In other words, what Bush is creating is a CIA that, had it existed in 2002, would have been far more wrong about WMD and Saddam/al Qaeda connections than it actually was.

Now, dear friends, for many weeks now, I have been reading a marvelous book by Dr. Lisa Randall entitled Warped Passages which is all about the new physics of branes, strings, and infinite hidden dimensions. Having done some of the most exciting work in this area, Randall not only knows what she is talking about but her explanations are as clear as a bell. Now, that doesn’t mean branes, bulk, and infinite invisible 5th dimensions are easy to comprehend, they’re not and Randall is too honest to spare us (which is great, you can actually learn something new about the world if you can keep an open mind and persist). You can spend several days, if you’re an amateur science lover with little math, just trying to get a slight sense of exactly how a massless neutrino, which is emitted after an interaction with a weak gauge boson, can help resolve an apparent violation of the law of the conservation of energy.

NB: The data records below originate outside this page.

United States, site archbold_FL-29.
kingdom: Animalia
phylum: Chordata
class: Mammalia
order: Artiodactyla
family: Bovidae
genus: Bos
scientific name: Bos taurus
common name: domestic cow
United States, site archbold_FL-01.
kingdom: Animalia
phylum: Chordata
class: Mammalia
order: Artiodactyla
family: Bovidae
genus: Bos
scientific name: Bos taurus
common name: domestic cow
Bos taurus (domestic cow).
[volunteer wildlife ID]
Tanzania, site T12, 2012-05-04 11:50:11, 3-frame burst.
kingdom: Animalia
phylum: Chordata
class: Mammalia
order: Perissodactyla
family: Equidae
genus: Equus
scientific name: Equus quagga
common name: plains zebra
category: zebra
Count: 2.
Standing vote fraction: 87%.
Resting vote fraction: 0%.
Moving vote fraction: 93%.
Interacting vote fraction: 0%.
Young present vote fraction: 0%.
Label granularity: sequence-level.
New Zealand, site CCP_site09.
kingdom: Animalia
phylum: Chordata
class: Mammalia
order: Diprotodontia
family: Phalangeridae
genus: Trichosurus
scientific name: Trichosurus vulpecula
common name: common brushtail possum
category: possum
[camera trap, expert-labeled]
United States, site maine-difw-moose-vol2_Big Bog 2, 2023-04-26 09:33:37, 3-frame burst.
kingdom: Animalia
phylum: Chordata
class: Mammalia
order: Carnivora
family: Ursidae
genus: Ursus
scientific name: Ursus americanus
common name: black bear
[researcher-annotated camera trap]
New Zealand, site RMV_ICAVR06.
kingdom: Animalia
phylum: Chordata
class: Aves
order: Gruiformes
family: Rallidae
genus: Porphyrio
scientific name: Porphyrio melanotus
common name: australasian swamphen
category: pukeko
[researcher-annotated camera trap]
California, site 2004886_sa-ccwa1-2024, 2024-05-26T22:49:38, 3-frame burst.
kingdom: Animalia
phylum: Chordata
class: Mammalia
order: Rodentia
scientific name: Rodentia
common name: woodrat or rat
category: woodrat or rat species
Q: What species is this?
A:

But as mind-bogglingly hard as the new physics is to grasp, it is child’s play next to trying to grok the reasoning behind Porter Goss’s destruction of CIA. Y’see, concepts like branes and asymmetrical elementary particles that only accept a charge when they’re right-handed (or is it left-handed?) get easier to understand the more you think about them. But the more you ponder why any Director would deliberately eliminate from CIA the objective gathering and assessment of data – rather than trying to improve it – the weirder it all sounds, the more incomprehensible it gets.

After a while my head starts to hurt real bad and I feel the only way to clear it is to try to understand something easy. Like modern string theory.